Ma che cos’è e cosa significa il Gay Pride?

Inizierò dicendo subito quello che non è in modo da sbarazzarci da inutili e sterili polemiche sul tema:

non è una baracconata,

non è una carnevalata,

non è il circo,

non è un set pornografico all’aperto,

non è nemmeno la prova evidente dell’eclissi di Dio come ebbe a dire il papa emerito e/o uno schiaffo all’umanità o qualunque altra cosa abbia detto Parolin de Parolon (mi perdonerete se non lo cito testualmente ma tanto i concetti son sempre quelli).

 

Il Gay Pride era, è e rimane una manifestazione politica nella sua accezione più ampia e nobile, porta in piazza migliaia di cittadini di ogni orientamento sessuale, razza, credo religioso, colore di capelli, altezza di tacco o comodità di ciabatta, lunghezza di barba e trecce, corpi fuori o dentro il peso forma, ascelle con o senza peli, piume colorate in testa e teste rasate o calve, seni rifatti o cadenti, per riappropriarsi di uno spazio pubblico che alcuni ancora vorrebbero negarci per chiuderci, possibilmente a chiave, dentro uno spazio privato.

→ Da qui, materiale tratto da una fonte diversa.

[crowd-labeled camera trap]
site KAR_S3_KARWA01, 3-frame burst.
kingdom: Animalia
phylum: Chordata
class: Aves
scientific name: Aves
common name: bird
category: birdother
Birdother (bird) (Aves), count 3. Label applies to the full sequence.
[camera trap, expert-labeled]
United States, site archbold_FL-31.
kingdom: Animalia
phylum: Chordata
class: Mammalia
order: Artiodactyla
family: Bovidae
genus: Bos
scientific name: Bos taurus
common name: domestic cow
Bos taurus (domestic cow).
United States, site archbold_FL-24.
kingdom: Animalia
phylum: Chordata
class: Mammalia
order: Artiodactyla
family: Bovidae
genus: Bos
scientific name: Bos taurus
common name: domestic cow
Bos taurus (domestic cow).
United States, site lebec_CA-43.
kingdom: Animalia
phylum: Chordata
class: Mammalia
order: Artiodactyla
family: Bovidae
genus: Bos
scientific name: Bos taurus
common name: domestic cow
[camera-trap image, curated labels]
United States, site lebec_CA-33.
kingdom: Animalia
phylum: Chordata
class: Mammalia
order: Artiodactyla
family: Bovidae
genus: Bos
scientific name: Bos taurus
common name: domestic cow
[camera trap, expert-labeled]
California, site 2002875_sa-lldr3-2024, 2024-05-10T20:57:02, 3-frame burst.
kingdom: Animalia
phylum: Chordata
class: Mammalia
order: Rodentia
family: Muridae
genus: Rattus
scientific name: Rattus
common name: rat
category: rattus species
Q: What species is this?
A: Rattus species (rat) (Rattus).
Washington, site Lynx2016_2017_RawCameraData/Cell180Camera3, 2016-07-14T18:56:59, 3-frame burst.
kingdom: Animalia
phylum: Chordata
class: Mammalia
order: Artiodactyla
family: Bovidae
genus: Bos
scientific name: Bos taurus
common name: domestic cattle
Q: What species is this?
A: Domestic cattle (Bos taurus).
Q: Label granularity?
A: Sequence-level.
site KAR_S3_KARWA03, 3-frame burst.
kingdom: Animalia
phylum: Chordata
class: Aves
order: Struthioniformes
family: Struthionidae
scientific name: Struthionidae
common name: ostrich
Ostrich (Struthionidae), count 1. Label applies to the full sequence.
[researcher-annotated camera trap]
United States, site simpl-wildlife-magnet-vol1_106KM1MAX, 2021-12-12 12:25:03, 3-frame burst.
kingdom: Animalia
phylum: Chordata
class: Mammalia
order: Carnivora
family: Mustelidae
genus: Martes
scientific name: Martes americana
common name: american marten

Non occorre essere filosofi particolarmente acuti o sociologi dalle vette di pensiero vertiginose per capire che la sessualità umana è tutt’altro che privata, e che è il terreno su cui si giocano le grandi partite delle democrazia moderne (prova ne sia la manipolazione repressiva delle religioni, specie quelle monoteiste, che dicono espressamente ai fedeli quello che devono o non devono desiderare, in una perversa saldatura col potere cosiddetto temporale; prova ne sia il continuo tentativo di controllare, comprimere e normare il corpo delle donne e l’autonomia delle stesse nelle decisioni che le riguardano e basta guardare all’assalto alla legge 194).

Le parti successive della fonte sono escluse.